Closed tingxueronghua closed 2 years ago

tingxueronghua commented 2 years ago

I do not understand why the visualization of CLIP only calculates the last two layers, due to the existence of num_layers. Could you share some insights with us?

The existence of variable "num_layers" makes the heat map of CLIP clearer, but I think visualization of CLIP and ViT should be similar or at least comparable because they share the same architecture.
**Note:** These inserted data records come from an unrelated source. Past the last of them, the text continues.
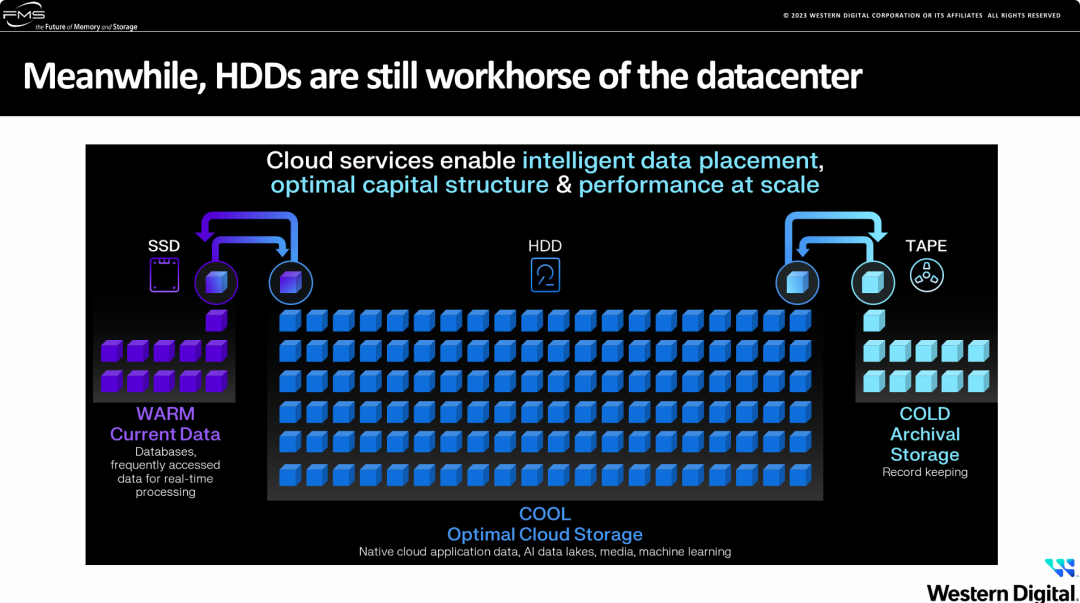 FMS
the Future of Memory and Storage

© 2023 WESTERN DIGITAL CORPORATION OR ITS AFFILIATES ALL RIGHTS RESERVED

Meanwhile, HDDs are still workhorse of the datacenter

Cloud services enable intelligent data placement, optimal capital structure & performance at scale

SSD

HDD

TAPE

WARM
Current Data
Databases, frequently accessed data for real-time processing

COOL
Optimal Cloud Storage
Native cloud application data, AI data lakes, media, machine learning

COLD
Archival Storage
Record keeping

Western Digital.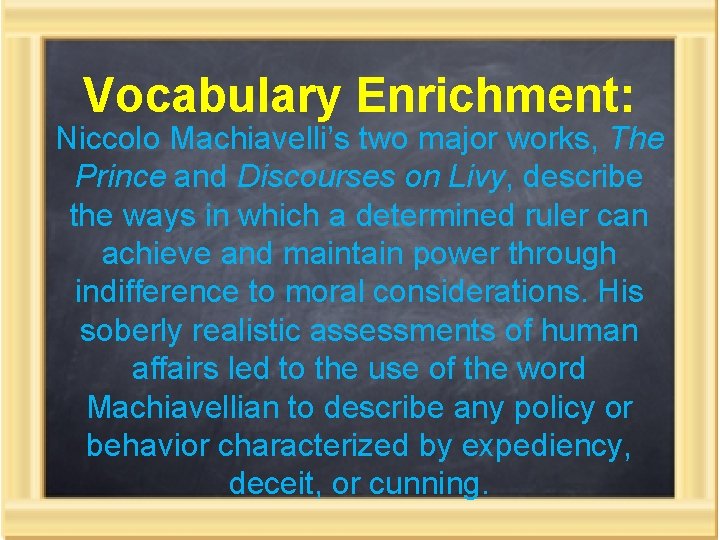 Vocabulary Enrichment:

Niccolo Machiavelli's two major works, The Prince and Discourses on Livy, describe the ways in which a determined ruler can achieve and maintain power through indifference to moral considerations. His soberly realistic assessments of human affairs led to the use of the word Machiavellian to describe any policy or behavior characterized by expediency, deceit, or cunning.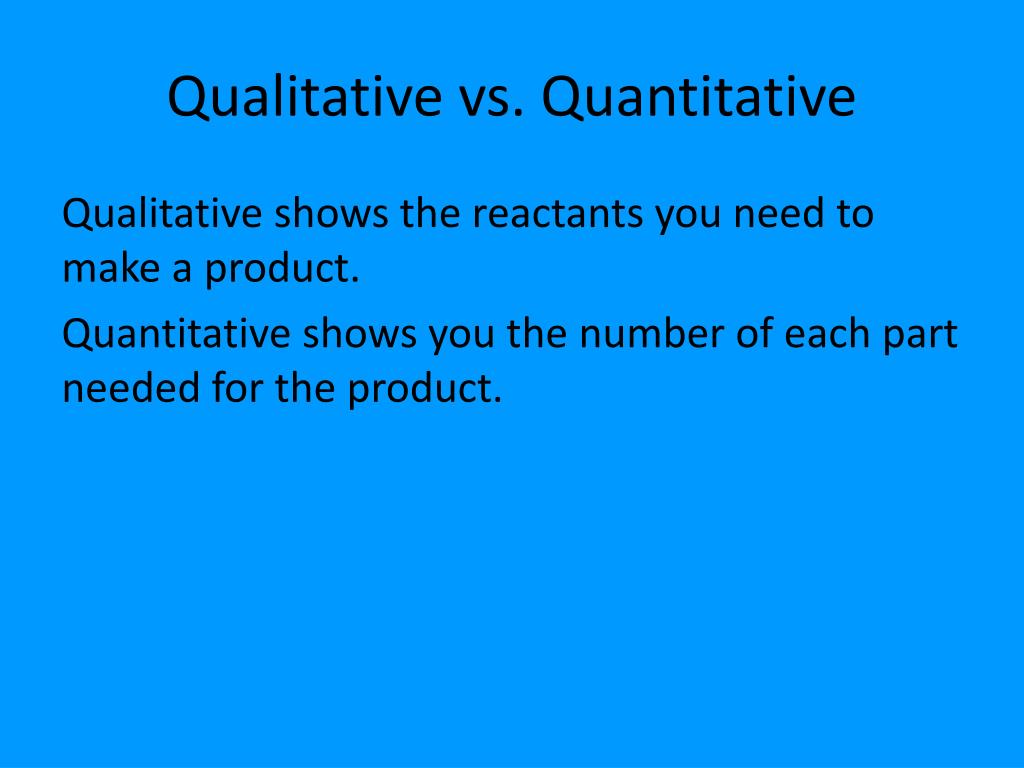 Qualitative vs. Quantitative

Qualitative shows the reactants you need to make a product.

Quantitative shows you the number of each part needed for the product.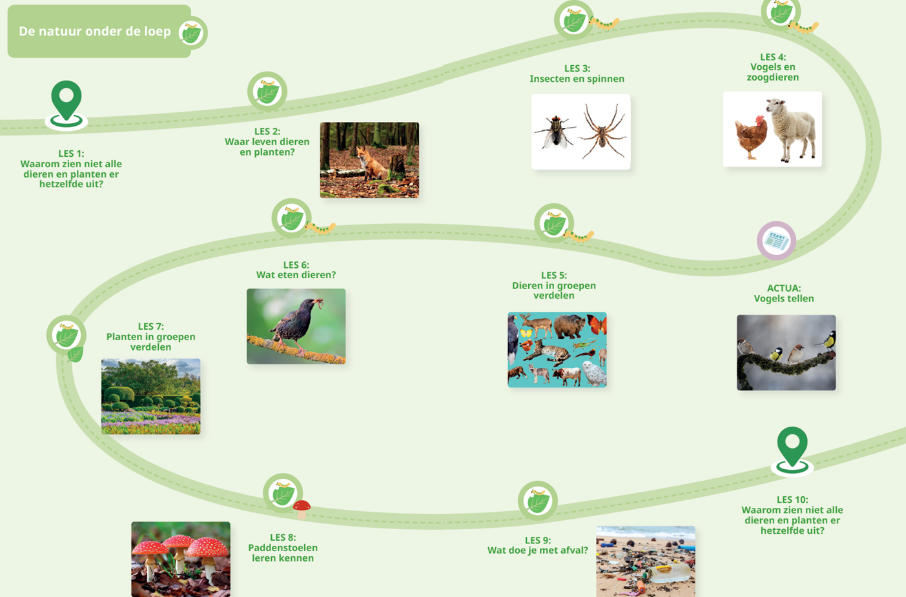 De natuur onder de loep

LES 1:
Waarom zien niet alle dieren en planten er hetzelfde uit?

LES 2:
Waar leven dieren en planten?

LES 3:
Insecten en spinnen

LES 4:
Vogels en zoogdieren

ACTUA:
Vogels tellen

LES 5:
Dieren in groepen verdelen

LES 6:
Wat eten dieren?

LES 7:
Planten in groepen verdelen

LES 8:
Paddenstoelen leren kennen

LES 9:
Wat doe je met afval?

LES 10:
Waarom zien niet alle dieren en planten er hetzelfde uit?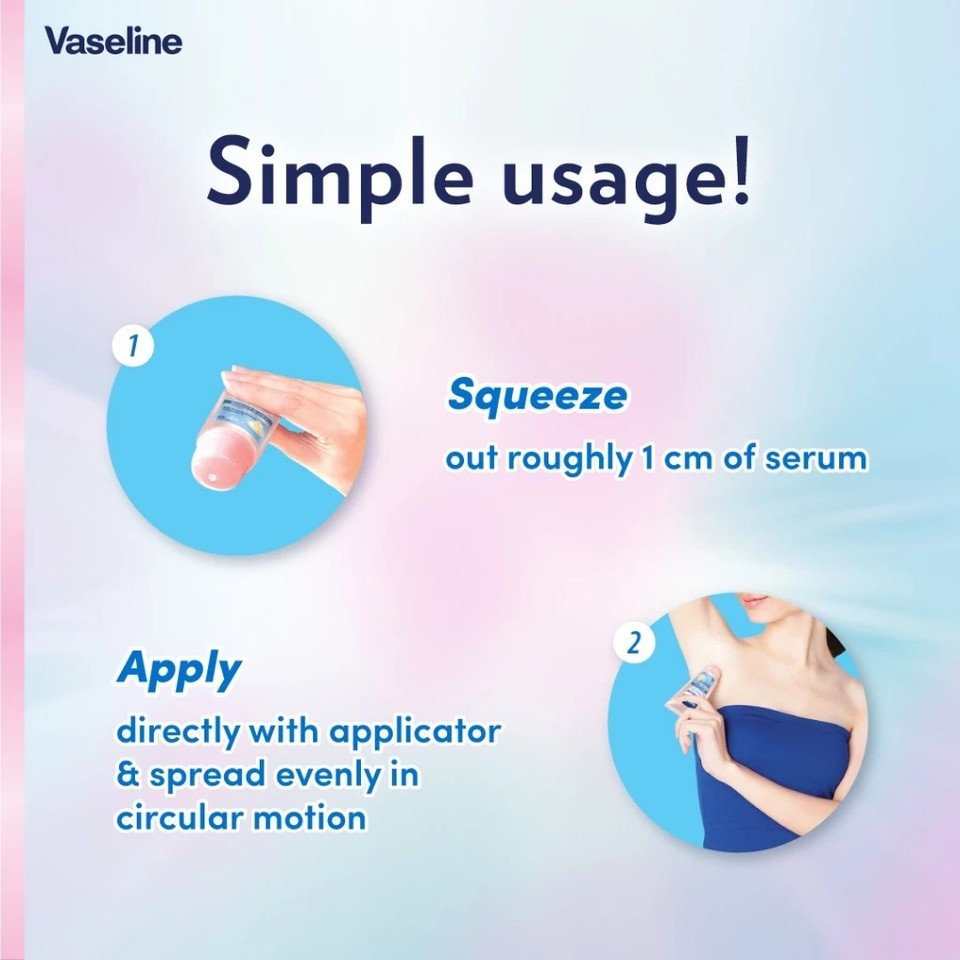 Vaseline

Simple usage!

1

Squeeze
out roughly 1 cm of serum

Apply
directly with applicator & spread evenly in circular motion

2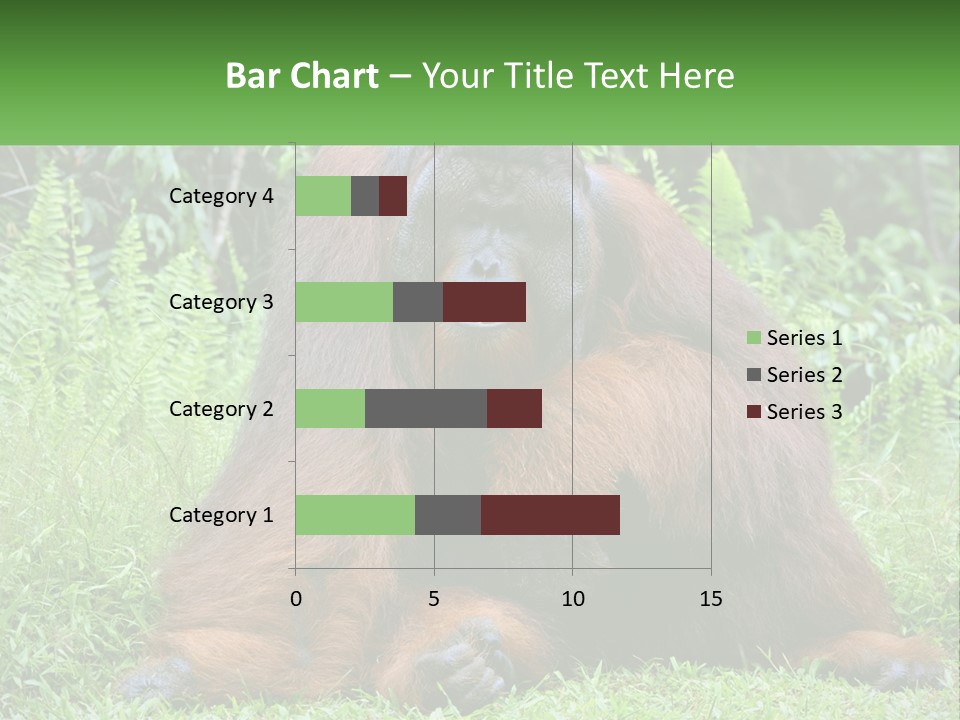 Bar Chart – Your Title Text Here

Category 4
Category 3
Category 2
Category 1

0
5
10
15

Series 1
Series 2
Series 3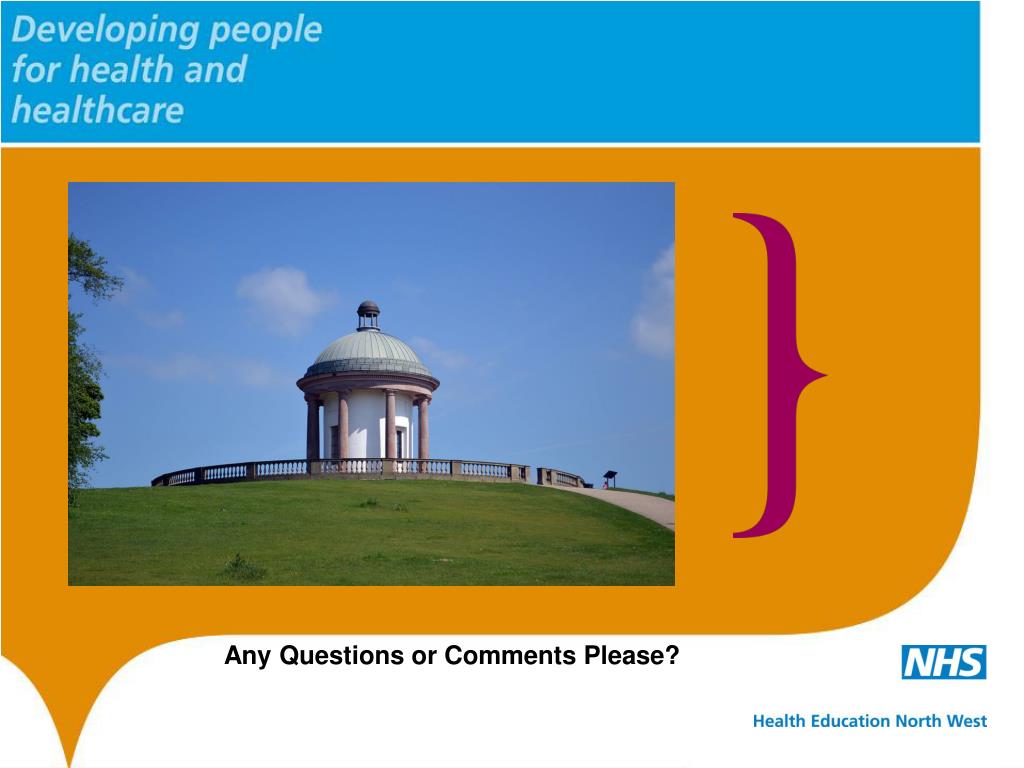 Developing people for health and healthcare

Any Questions or Comments Please?

NHS

Health Education North West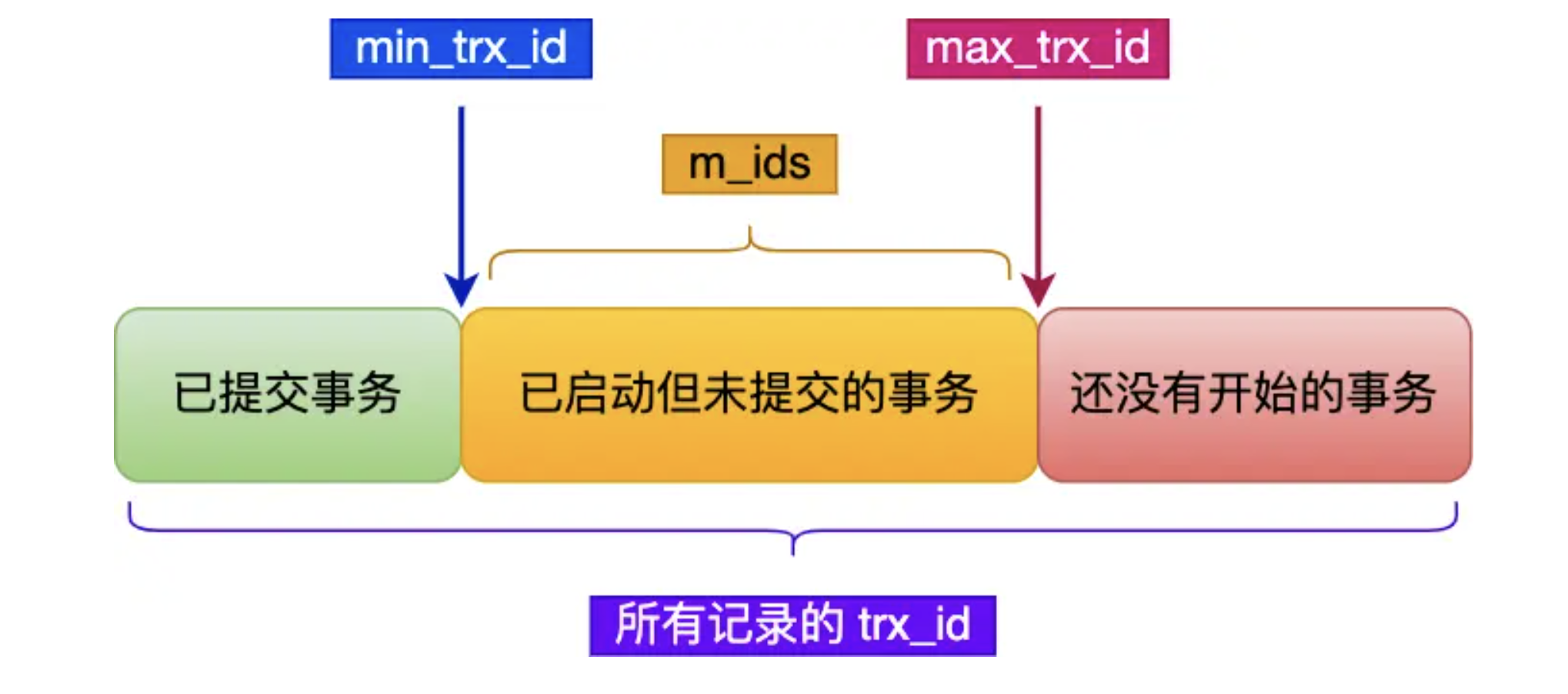 min_trx_id

max_trx_id

m_ids

已提交事务

已启动但未提交的事务

还没有开始的事务

所有记录的 trx_id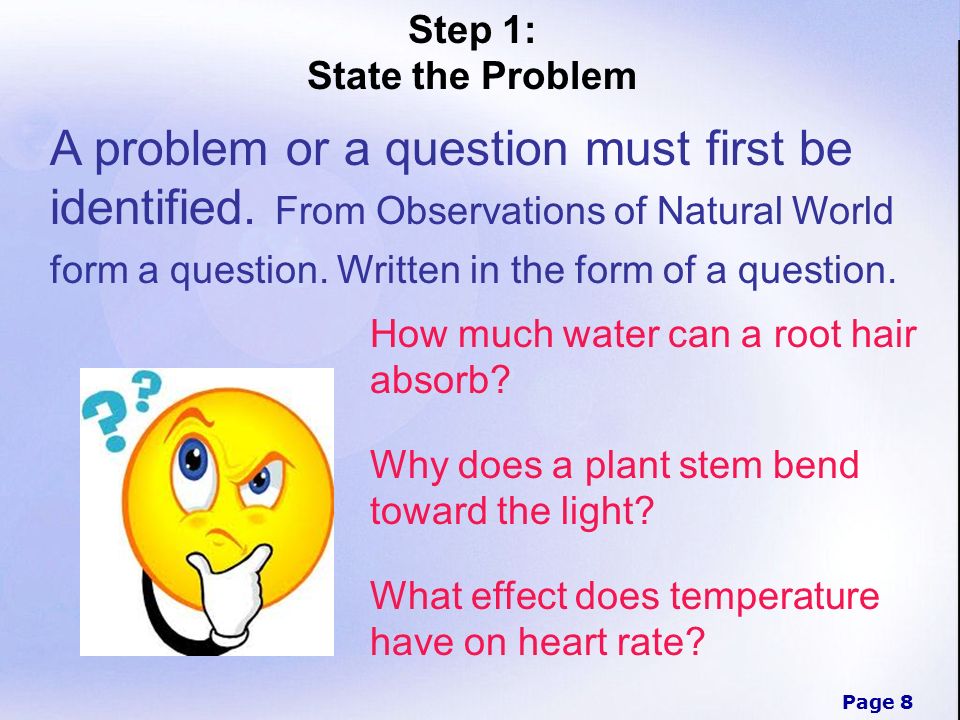 Step 1:
State the Problem

A problem or a question must first be identified. From Observations of Natural World form a question. Written in the form of a question.

How much water can a root hair absorb?

Why does a plant stem bend toward the light?

What effect does temperature have on heart rate?

Page 8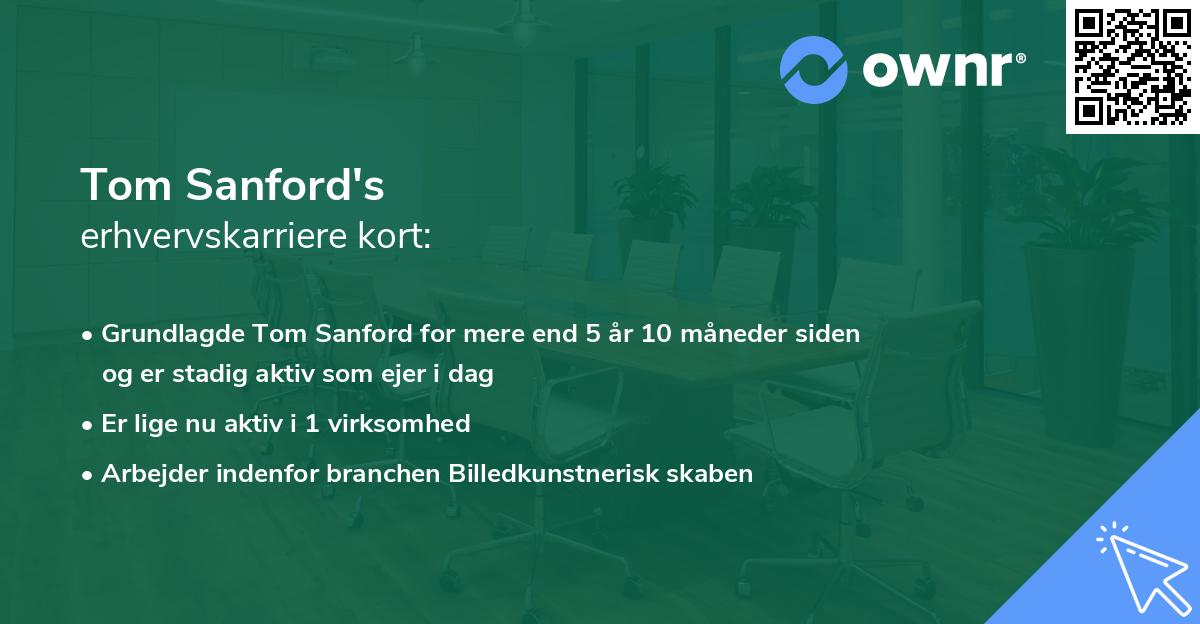 ownr®

Tom Sanford's
erhvervskarriere kort:

• Grundlagde Tom Sanford for mere end 5 år 10 måneder siden og er stadig aktiv som ejer i dag

• Er lige nu aktiv i 1 virksomhed

• Arbejder indenfor branchen Billedkunstnerisk skaben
hila-chefer commented 2 years ago

Hi @tingxueronghua, thanks for your interest in our work! See this issue regarding ViT-B/16. The number of layers we consider expand the context of the tokens from the last layers. For CLIP with ViT-B/32 the context expansion has little to no negative effect, but for ViT-B/16 people noticed that the expanding context causes artifacts to be further highlighted, so I added support to control the level of context expansion. See the discussion on the issue for further details.

I hope I was able to answer your question, but feel free to ask for clarifications if you need them.

Best, Hila.

tingxueronghua commented 2 years ago

Thanks for your explanation! Sorry for bothering, but I still have another question. Given the "num_layers", I think we are assuming that the i th token of an intermediate feature could correspond to the i th token of the input? I have seen some other visualization library considering the intermediate layers, but I am not sure whether this is just an assumption.

hila-chefer commented 2 years ago

Hi @tingxueronghua, feel free to ask anything :) If I understand your question correctly, you are indeed right. We assume that the i-th row of the attention matrix corresponds to the i-th token in the original sequence. When we do not propagate relevance all the way to the first attention layer, we indeed assume that the intermediate representation corresponds to the input token.

tingxueronghua commented 2 years ago

Thank you very much! I close this issue since all the questions have been answered.